● **WHAT YOU NEED TO DO**
Look through the listing below for the line containing "Bring a subtle". Copy it and each line after it up to and including the line containing "cinq feuilles de", exactly, leaving out pictures.

● **RECORDS**
——————————

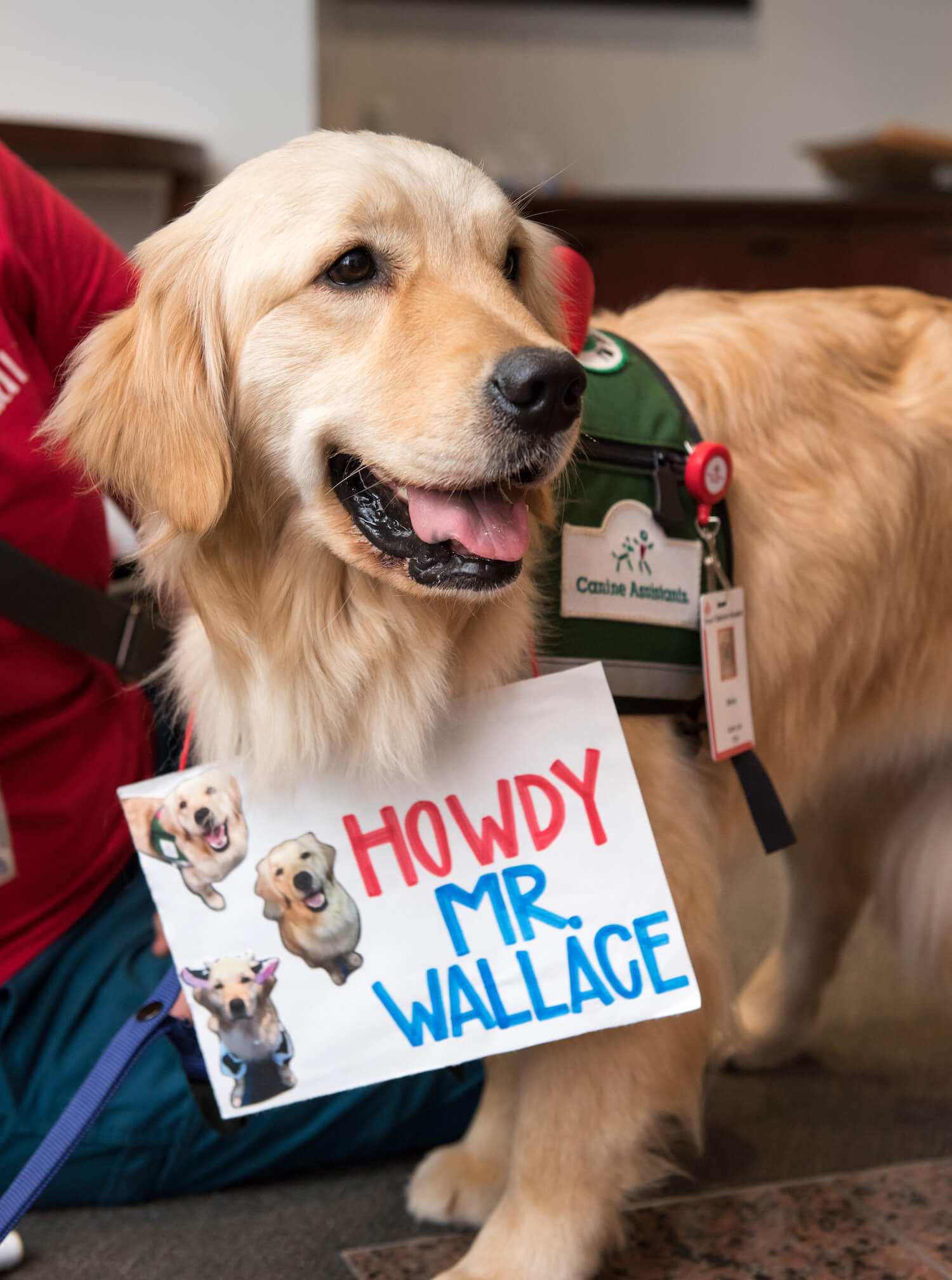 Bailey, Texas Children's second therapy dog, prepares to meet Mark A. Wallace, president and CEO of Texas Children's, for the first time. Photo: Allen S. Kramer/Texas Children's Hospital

——————————

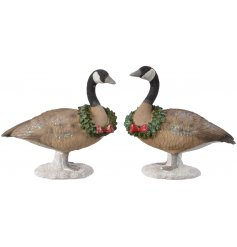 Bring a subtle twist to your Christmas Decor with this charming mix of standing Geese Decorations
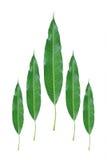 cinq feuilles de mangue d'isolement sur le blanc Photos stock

——————————

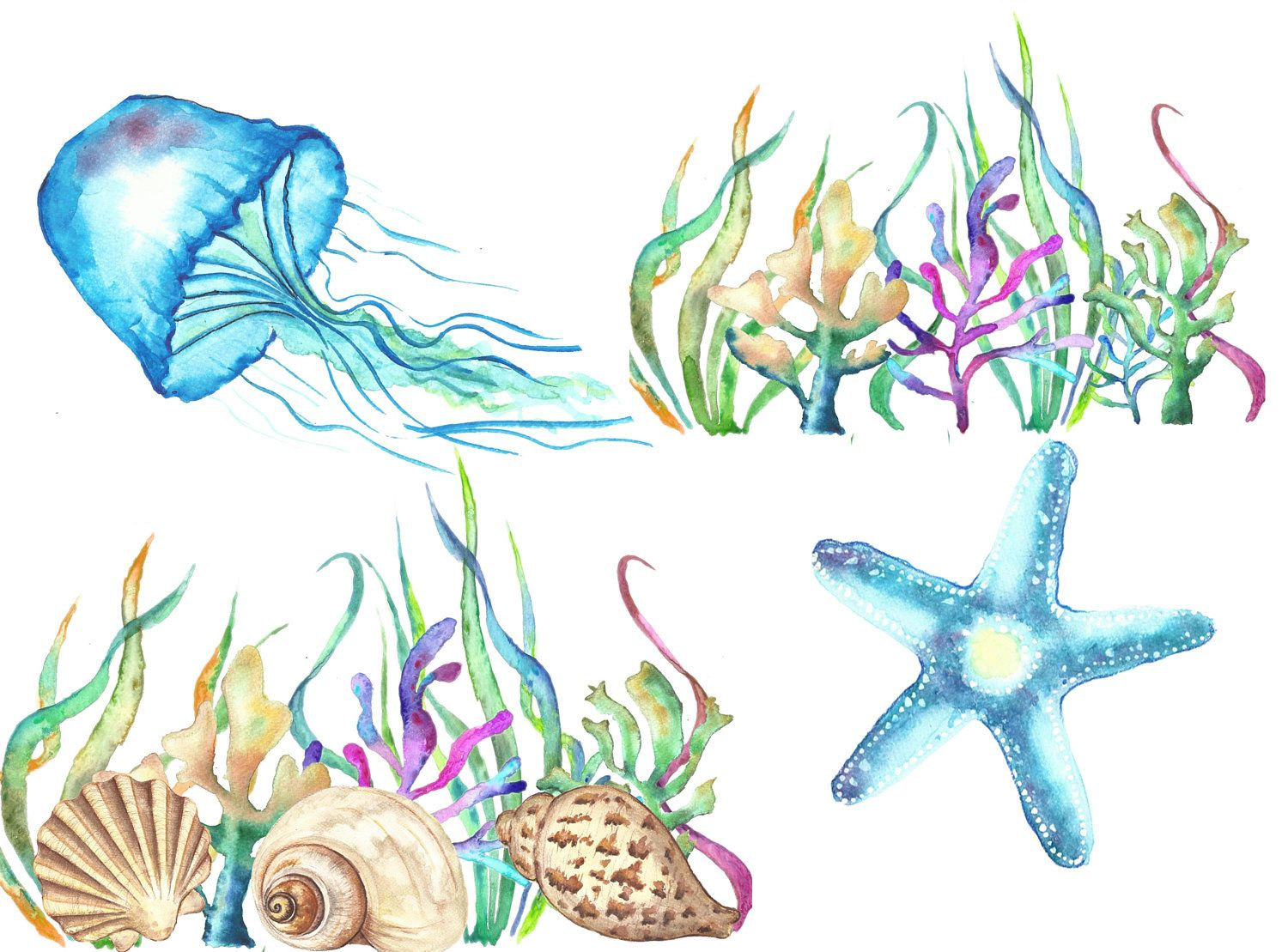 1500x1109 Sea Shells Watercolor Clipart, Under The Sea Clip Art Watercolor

——————————

● **COMPLETED TASK**
 Bring a subtle twist to your Christmas Decor with this charming mix of standing Geese Decorations
 cinq feuilles de mangue d'isolement sur le blanc Photos stock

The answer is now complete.